Angiotensin II
Class: Renin-Angiotensin-Aldosterone System (RAAS)
Chemical Name: L-aspartyl-L-arginyl-L-valyl-L-tyrosyl-L-isoleucyl-L-histidyl-L-prolyl-L-phenylalanine acetate salt
Molecular Formula: C50H71N13O12•(C2H4O2)
CAS Number: 68521-88-0
Brands: Giapreza
Introduction
Vasoconstrictor; synthetic form of endogenous angiotensin II, a peptide hormone of the renin-angiotensin-aldosterone system (RAAS).
Uses for Angiotensin II
Shock
Used to increase BP in patients with septic or other distributive shock.
Substantially and rapidly increases mean arterial pressure (MAP) in patients who remain hypotensive despite fluid and vasopressor therapy.
May have a catecholamine-sparing effect, but effects on mortality not established.
Angiotensin II Dosage and Administration
General
Individualize dosage based on BP response.
Monitor BP and titrate dosage as frequently as every 5 minutes to achieve or maintain target BP.
Administration
IV Administration
For solution and drug compatibility information, see Compatibility under Stability.
Administer by continuous IV infusion; manufacturer recommends administration via central venous line.
Dilution
Must dilute commercially available injection concentrate prior to infusion.
Dilute with 0.9% sodium chloride injection to final concentration of 5000 or 10,000 ng/mL depending on patient's fluid status. For patients who are not fluid restricted, prepare concentration of 5000 ng/mL by adding 1 mL (2.5 mg) of the injection concentrate to an infusion bag containing 500 mL of 0.9% sodium chloride injection. For fluid-restricted patients, prepare concentration of 10,000 ng/mL by adding 1 mL (2.5 mg) of the injection concentrate to an infusion bag containing 250 mL of 0.9% sodium chloride injection.
Rate of Administration
Individualize rate of IV infusion based on BP response without exceeding maximum recommended rates. (See Prescribing Limits under Dosage and Administration.)
Dosage
Available as angiotensin II acetate; dosage expressed in terms of angiotensin II.
Adults
Septic or Other Distributive Shock
IV
Initially, 20 ng/kg per minute by continuous IV infusion. Titrate based on BP response. May increase infusion rate by increments of up to 15 ng/kg per minute as frequently as every 5 minutes as needed to achieve or maintain target BP. Do not exceed maximum dosage of 80 ng/kg per minute during the first 3 hours of treatment.

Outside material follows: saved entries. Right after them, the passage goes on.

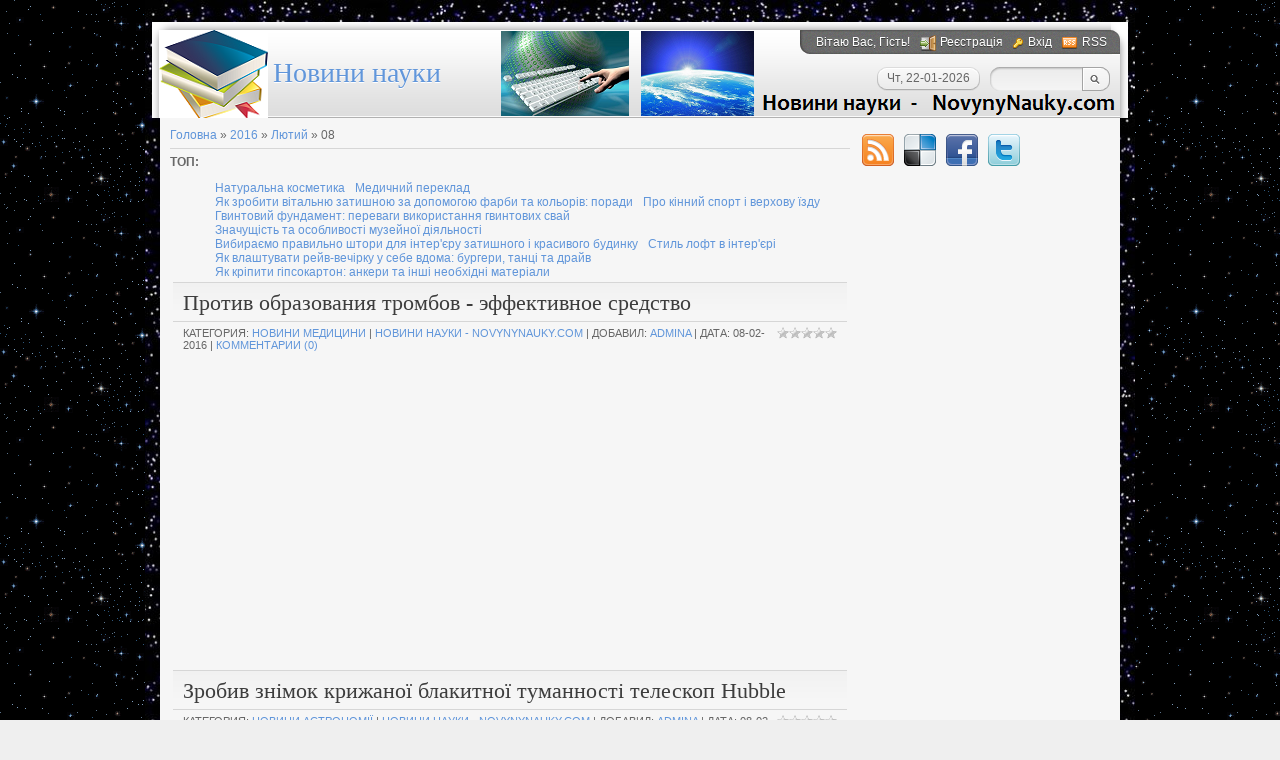

--- FILE ---
content_type: text/html; charset=utf-8
request_url: https://www.google.com/recaptcha/api2/aframe
body_size: 266
content:
<!DOCTYPE HTML><html><head><meta http-equiv="content-type" content="text/html; charset=UTF-8"></head><body><script nonce="QvotJVZ2ZAjsbmD6pll1AA">/** Anti-fraud and anti-abuse applications only. See google.com/recaptcha */ try{var clients={'sodar':'https://pagead2.googlesyndication.com/pagead/sodar?'};window.addEventListener("message",function(a){try{if(a.source===window.parent){var b=JSON.parse(a.data);var c=clients[b['id']];if(c){var d=document.createElement('img');d.src=c+b['params']+'&rc='+(localStorage.getItem("rc::a")?sessionStorage.getItem("rc::b"):"");window.document.body.appendChild(d);sessionStorage.setItem("rc::e",parseInt(sessionStorage.getItem("rc::e")||0)+1);localStorage.setItem("rc::h",'1769088009491');}}}catch(b){}});window.parent.postMessage("_grecaptcha_ready", "*");}catch(b){}</script></body></html>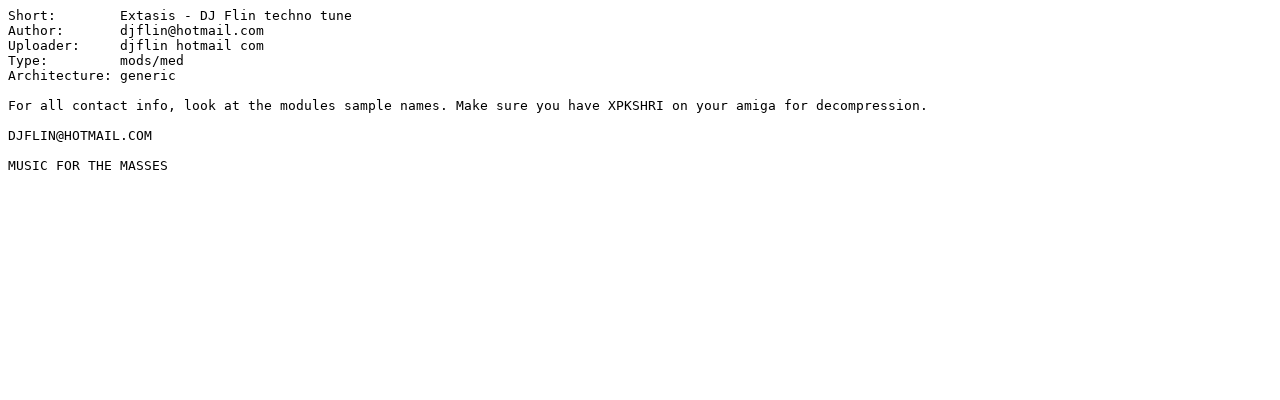

--- FILE ---
content_type: text/plain; charset=ISO-8859-15
request_url: https://se.aminet.net/mods/med/djf-extasis.readme
body_size: 182
content:
Short:        Extasis - DJ Flin techno tune
Author:       djflin@hotmail.com
Uploader:     djflin hotmail com
Type:         mods/med
Architecture: generic

For all contact info, look at the modules sample names. Make sure you have XPKSHRI on your amiga for decompression.

DJFLIN@HOTMAIL.COM

MUSIC FOR THE MASSES
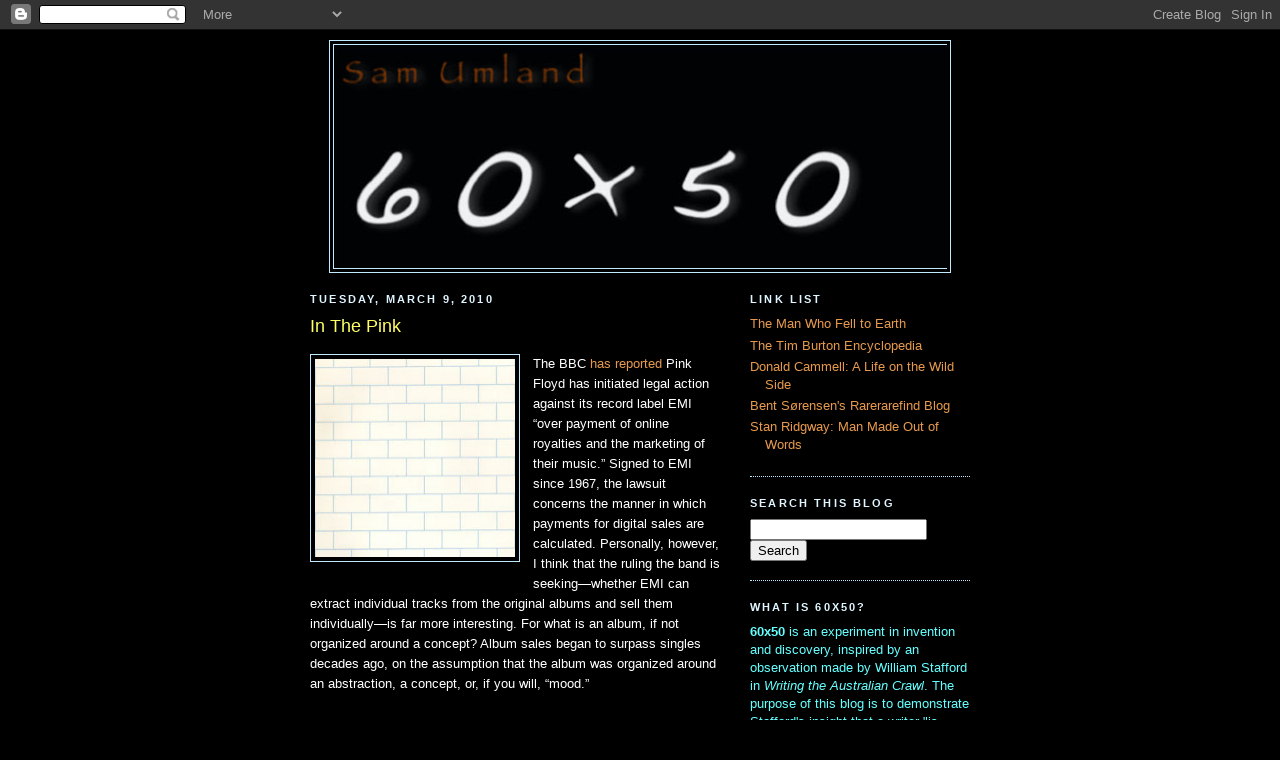

--- FILE ---
content_type: text/html; charset=utf-8
request_url: https://www.google.com/recaptcha/api2/aframe
body_size: 268
content:
<!DOCTYPE HTML><html><head><meta http-equiv="content-type" content="text/html; charset=UTF-8"></head><body><script nonce="dLr4FvGkZwth_GmCSxRM6w">/** Anti-fraud and anti-abuse applications only. See google.com/recaptcha */ try{var clients={'sodar':'https://pagead2.googlesyndication.com/pagead/sodar?'};window.addEventListener("message",function(a){try{if(a.source===window.parent){var b=JSON.parse(a.data);var c=clients[b['id']];if(c){var d=document.createElement('img');d.src=c+b['params']+'&rc='+(localStorage.getItem("rc::a")?sessionStorage.getItem("rc::b"):"");window.document.body.appendChild(d);sessionStorage.setItem("rc::e",parseInt(sessionStorage.getItem("rc::e")||0)+1);localStorage.setItem("rc::h",'1768867844288');}}}catch(b){}});window.parent.postMessage("_grecaptcha_ready", "*");}catch(b){}</script></body></html>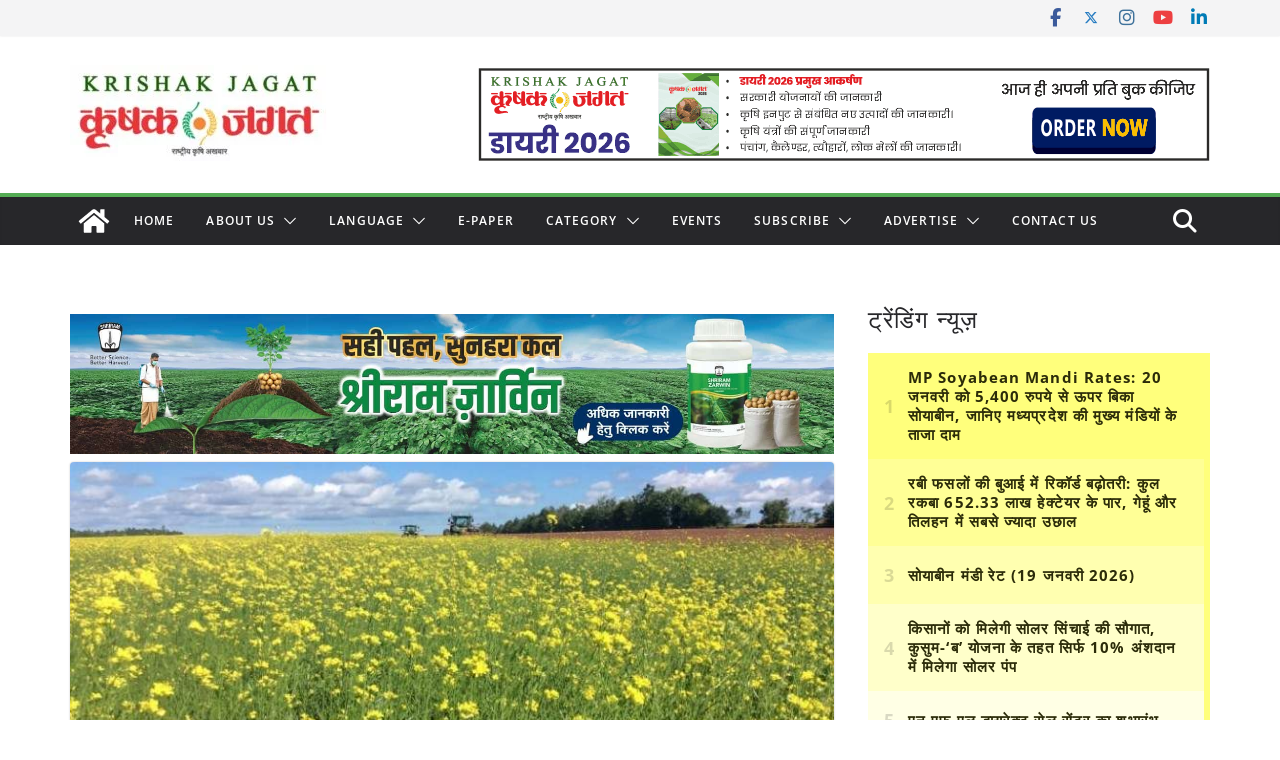

--- FILE ---
content_type: text/html; charset=utf-8
request_url: https://www.google.com/recaptcha/api2/aframe
body_size: 115
content:
<!DOCTYPE HTML><html><head><meta http-equiv="content-type" content="text/html; charset=UTF-8"></head><body><script nonce="MpzOdzoQ88bwZMA2oGUGhA">/** Anti-fraud and anti-abuse applications only. See google.com/recaptcha */ try{var clients={'sodar':'https://pagead2.googlesyndication.com/pagead/sodar?'};window.addEventListener("message",function(a){try{if(a.source===window.parent){var b=JSON.parse(a.data);var c=clients[b['id']];if(c){var d=document.createElement('img');d.src=c+b['params']+'&rc='+(localStorage.getItem("rc::a")?sessionStorage.getItem("rc::b"):"");window.document.body.appendChild(d);sessionStorage.setItem("rc::e",parseInt(sessionStorage.getItem("rc::e")||0)+1);localStorage.setItem("rc::h",'1769056936036');}}}catch(b){}});window.parent.postMessage("_grecaptcha_ready", "*");}catch(b){}</script></body></html>

--- FILE ---
content_type: application/javascript; charset=utf-8
request_url: https://fundingchoicesmessages.google.com/f/AGSKWxVV2aFCI9Zqbh7ZS3RPhtSeg8HiVGl3Se3M5-dziLOi028I34pVnqcIbIFHVcdBZkd6Yjs8gfvG4LeKOFFnS93gLkoy7lT6nZVi_dwxr3Nrh4tiOdY43UHJT9FF2qmfJWQ3mP-unqdvp_aQq1chyTkwA6r3BKLUIQGrobBFW7UFsm2uYrj-fCI_5RZd/_.gr/ads/.xxx/ads/-popunder./headermktgpromoads./admanagementadvanced.
body_size: -1289
content:
window['81fc422d-650b-4265-ba87-6e9911340741'] = true;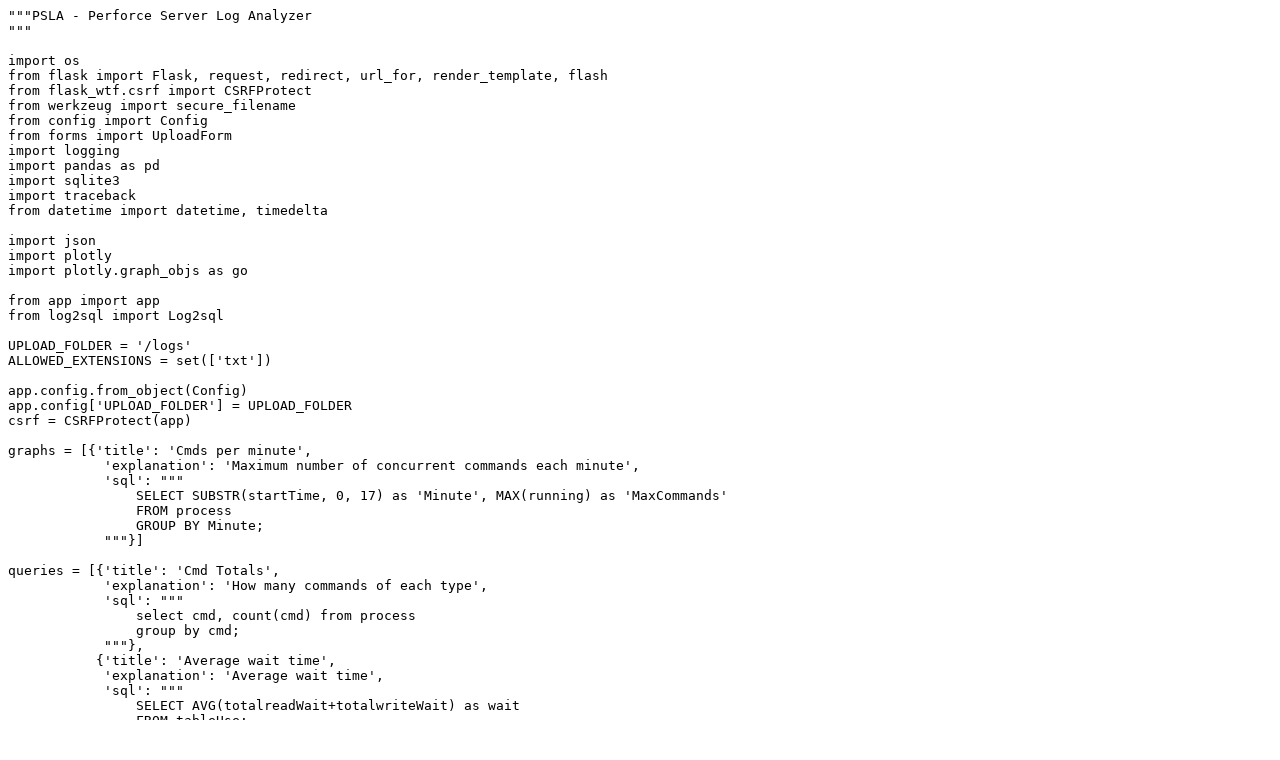

--- FILE ---
content_type: text/plain;charset=UTF-8
request_url: https://swarm.workshop.perforce.com/view/guest/perforce_software/utils/log_analyzer/app/routes.py?v=%237
body_size: 1990
content:
"""PSLA - Perforce Server Log Analyzer
"""

import os
from flask import Flask, request, redirect, url_for, render_template, flash
from flask_wtf.csrf import CSRFProtect
from werkzeug import secure_filename
from config import Config
from forms import UploadForm
import logging
import pandas as pd
import sqlite3
import traceback
from datetime import datetime, timedelta

import json
import plotly
import plotly.graph_objs as go

from app import app
from log2sql import Log2sql

UPLOAD_FOLDER = '/logs'
ALLOWED_EXTENSIONS = set(['txt'])

app.config.from_object(Config)
app.config['UPLOAD_FOLDER'] = UPLOAD_FOLDER
csrf = CSRFProtect(app)

graphs = [{'title': 'Cmds per minute',
            'explanation': 'Maximum number of concurrent commands each minute',
            'sql': """
                SELECT SUBSTR(startTime, 0, 17) as 'Minute', MAX(running) as 'MaxCommands'
                FROM process
                GROUP BY Minute;
            """}]

queries = [{'title': 'Cmd Totals',
            'explanation': 'How many commands of each type',
            'sql': """
                select cmd, count(cmd) from process
                group by cmd;
            """},
           {'title': 'Average wait time',
            'explanation': 'Average wait time',
            'sql': """
                SELECT AVG(totalreadWait+totalwriteWait) as wait
                FROM tableUse;
            """},

           {'title': 'Worst lock offenders',
            'explanation': 'Users whose commands hold locks',
            'sql': """
            SELECT user, SUM(maxreadHeld+maxwriteHeld) as held
              FROM tableUse JOIN process USING (processKey)
              GROUP BY user ORDER BY held DESC LIMIT 25;
            """},

           {'title': 'Blocking Commands',
            'explanation': 'Commands that blocked others',
            'sql': """
            	SELECT startTime, endTime, running, cmd, pid,
                    tablename, maxReadHeld,
                    maxWriteHeld, totalReadWait, totalWriteWait
                FROM tableUse JOIN process USING (processKey)
                WHERE processkey = processkey AND (( totalReadHeld > 10000 or
                    totalWriteHeld > 10000 )) ORDER BY startTime, endTime;
            """},
           {'title': 'Block commands - victims of the above',
            'explanation': '',
            'sql': """
                SELECT startTime, endTime, computedLapse, running, cmd, pid,
                    tablename, maxReadHeld,
                    maxWriteHeld,totalReadWait, totalWriteWait
                FROM tableUse JOIN process USING (processKey)
                WHERE processkey = processkey AND (( totalReadWait > 10000 or
                totalWriteWait > 10000 ))
                ORDER BY startTime, endTime;
            """}
           # {'title': '',
           #  'explanation': '',
           #  'sql': """
           #  """},
           ]


def allowed_file(filename):
    return True
    return '.' in filename and \
           filename.rsplit('.', 1)[1] in ALLOWED_EXTENSIONS

class MyOptions():
    def __init__(self, dbname, logfile, sql=False, verbosity=logging.INFO, outlog=None):
        self.dbname = dbname
        self.logfile = logfile
        self.sql = sql
        self.verbosity = verbosity
        self.interval = 10
        self.outlog = outlog
        self.output = None

@app.route('/')
def index():
    """Front page for application"""
    return render_template('index.html')

@app.route('/uploadLog', methods=['GET', 'POST'])
def uploadLog():
    "Upload log file"
    form = UploadForm()
    app.logger.debug("uploadLog: %s" % form.errors)
    app.logger.debug('------ {0}'.format(request.form))
    if form.is_submitted():
        app.logger.debug(form.errors)

    if form.validate():
        app.logger.debug(form.errors)
    app.logger.debug(form.errors)

    if form.validate_on_submit():
        db_folder = app.config['UPLOAD_FOLDER']
        filename = secure_filename(form.uploadFile.data.filename)
        file_path = os.path.join(db_folder, filename)
        form.uploadFile.data.save(file_path)

        os.chdir(db_folder)
        optionsSQL = MyOptions("db", [file_path], sql=True, outlog='log.out')
        dbname = "%s.db" % optionsSQL.dbname
        if os.path.exists(dbname):
            os.remove(dbname)
        log2sql = Log2sql(optionsSQL)
        log2sql.processLog()
        msgs = []

        return redirect(url_for('analyzeLog'))
    return render_template('uploadLog.html', title='Upload Log', form=form)

@app.route('/analyzeLog')
def analyzeLog():
    "Access previously uploaded log"
    db_folder = app.config['UPLOAD_FOLDER']
    dbname = os.path.join(db_folder, "db.db")
    if not os.path.exists(dbname):
        flash('Database does not exist', 'error')
        return render_template('error.html', title='Database error')

    try:
        conn = sqlite3.connect(dbname)
        tables = []
        for q in queries:
            app.logger.debug("running: %s - %s" % (q['title'], q['sql']))
            if q['sql']:
                start = datetime.now()
                data = pd.read_sql_query(q['sql'], conn)
                end = datetime.now()
                delta = end - start
                tables.append({'data': data.to_html(),
                               'title': q['title'],
                               'explanation': q['explanation'],
                               'sql': q['sql'],
                               'time_taken': str(delta)})
        for q in graphs:
            df = pd.read_sql_query(q['sql'], conn)
            # Create the Plotly Data Structure
            graph = dict(
                        data=[go.Scatter(
                            x=df["Minute"],
                            y=df["MaxCommands"]
                        )],
                    layout=dict(
                        title='Max Commands',
                    )
                )
            # Convert the figures to JSON
            graphJSON = json.dumps(graph, cls=plotly.utils.PlotlyJSONEncoder)

        return render_template('analyzeLog.html', tables=tables, graphJSON=graphJSON, LogFile='t1.log')
    except Exception as e:
        app.logger.error(traceback.format_exc())
        flash('Error: %s' % (str(e)), 'error')
        return render_template('error.html', title='Error in database reporting')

When underlying shock has improved, titrate dosage downward by decrements of up to 15 ng/kg per minute every 5 to 15 minutes as tolerated to maintain target BP. Do not exceed maximum dosage of 40 ng/kg per minute during maintenance therapy.
Prescribing Limits
Adults
Septic or Other Distributive Shock
IV
First 3 hours of infusion: Maximum 80 ng/kg per minute.
Maintenance period: Maximum 40 ng/kg per minute.